For a moment, I’m not sure if I like him taking Meg’s side in this, but he’s not pushing me to do anything. He’s just being helpful. So I smile and think about it and the thing is, I don’t even know if I want a part or not anymore. It really might be fun. Trying new things is good, right?
But no, really, I can’t figure out why Meg is acting the way she’s acting most of the time. She keeps up her weird habit of disappearing during lunch period. She’s done that every day this week. At least Danny always hangs around to keep me company, which is nice. I’m not a big fan of eating on my own.
I mean, maybe she just wants to give me some space with Danny. But I worry about her. I can just see her sitting alone in some secluded corner of the school yard, eating her lunch by herself, face sadly buried in some old sci-fi novel. Like she did that one time last year when she was fighting with Sophia. I don’t like that thought.
Things have started feeling so tenuous between us that I’m almost a bit nervous to bring up our plans after drama club.

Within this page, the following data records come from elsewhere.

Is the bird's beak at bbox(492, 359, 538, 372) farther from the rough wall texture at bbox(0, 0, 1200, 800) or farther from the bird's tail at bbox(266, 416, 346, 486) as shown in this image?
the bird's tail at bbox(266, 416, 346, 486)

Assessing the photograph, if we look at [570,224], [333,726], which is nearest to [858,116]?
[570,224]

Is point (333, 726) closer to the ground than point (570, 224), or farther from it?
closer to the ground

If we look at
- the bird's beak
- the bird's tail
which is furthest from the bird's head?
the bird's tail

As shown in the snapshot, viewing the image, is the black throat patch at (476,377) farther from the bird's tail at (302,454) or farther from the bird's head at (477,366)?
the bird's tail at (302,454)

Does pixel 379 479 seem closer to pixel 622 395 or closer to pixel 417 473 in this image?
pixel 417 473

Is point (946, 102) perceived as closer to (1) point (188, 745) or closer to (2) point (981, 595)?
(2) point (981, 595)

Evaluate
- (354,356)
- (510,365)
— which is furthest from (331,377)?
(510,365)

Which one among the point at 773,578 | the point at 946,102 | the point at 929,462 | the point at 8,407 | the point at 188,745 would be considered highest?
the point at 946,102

“So, Star Trek marathon at my place today?” I ask as we’re packing up our things for the day. “After I’m done tutoring?”
She looks up, a little startled, and I can practically hear her thinking. “Uh,” she says. “I’m—sorry. I have—I can’t today, I have … Grandma.”
I blink at her. “You have what now?”
She shrugs and doesn’t meet my eyes. “Yeah, my grandmother is coming over today. Spontaneous visit. Sorry. But I really cannot just skip out on her; I never get to see her.…”
I shake my head and I’m honestly so confused. Meg’s grandmother is eighty-six years old and in a wheelchair and lives five hours away by car. How can she be making a spontaneous one-day trip to visit her granddaughter? “Okay,” I say, because I have no idea how else to react to such an obvious excuse. No, it’s more than that. It’s such an obvious lie.